La sicurezza della vita stimola gli uomini a pregare per l’incertezza della morte. Gruppi numerosi si riuniscono per supplicare Dio, per implorare la restaurazione della fine naturale. Vogliono nuovamente attendere, riscoprirsi nell’inquietudine, ritrovarsi nell’incerto. Padre Turoldo descrive con maestria il desiderio di fine e l’attesa di una malattia fatale. Quando ciò accade, un’esplosione di gioia invade l’isola. L’uomo è tornato a morire, l’uomo è tornato uomo.
L’invenzione narrativa di Turoldo non è tesa a scagionare la morte o a renderla meno indigesta se paragonata alla condanna di una vita eterna. La sua riflessione è utile per cogliere il seme di speranza che caratterizza il morire. La fine è pensata non come momento che annulla, ma come desiderio di scoperta, passione per il mistero, richiamo d’amore, monito di ricordo, dolore che umanizza.
La riflessione ci aiuta a considerare la morte come valore che legittima la vita, ma anche come fonte di amore e carità che si realizzano in virtù della nostra temporaneità.
In questa prospettiva, “l’uomo che finisce” vive lo stupore della sua esistenza. Dall’incontro con l’altra prova ad assorbire quanta più bellezza possibile, farla propria, tenerla nel proprio cuore a difesa del dolore e della paura che accompagnano l’incedere dell’uomo. È la violenza inaudita della morte a dotare la vita della dolcezza e della grazia necessarie a rendere il nostro cammino esperienza e non passaggio.
Concludiamo con alcuni versi dell’autore, tratti dalla poesia “Ti sento, Verbo”. È la riflessione poetica di un uomo che ha dedicato la propria vita alla contemplazione e alla spiritualità, ma può esser utile a tutti coloro che ritrovano nella memoria la traccia necessaria per individuare il senso che giustifica.
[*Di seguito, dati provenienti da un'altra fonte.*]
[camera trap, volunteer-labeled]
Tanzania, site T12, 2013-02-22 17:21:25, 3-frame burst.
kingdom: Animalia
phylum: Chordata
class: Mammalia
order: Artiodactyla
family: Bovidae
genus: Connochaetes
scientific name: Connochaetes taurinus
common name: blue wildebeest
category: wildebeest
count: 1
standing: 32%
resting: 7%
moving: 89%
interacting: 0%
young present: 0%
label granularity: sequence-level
Non è tutto un vivere e insieme
un morire? Ciò che più conta
non è questo, non è questo:
conta solo che siamo eterni,
che dureremo, che sopravviveremo…
Non so come, non so dove, ma tutto
perdurerà: di vita in vita
e ancora da morte a vita
come onde sulle balze
di un fiume senza fine.
Morte necessaria come la vita,
morte come interstizio
tra le vocali e le consonanti del Verbo,
morte, impulso a sempre nuove forme.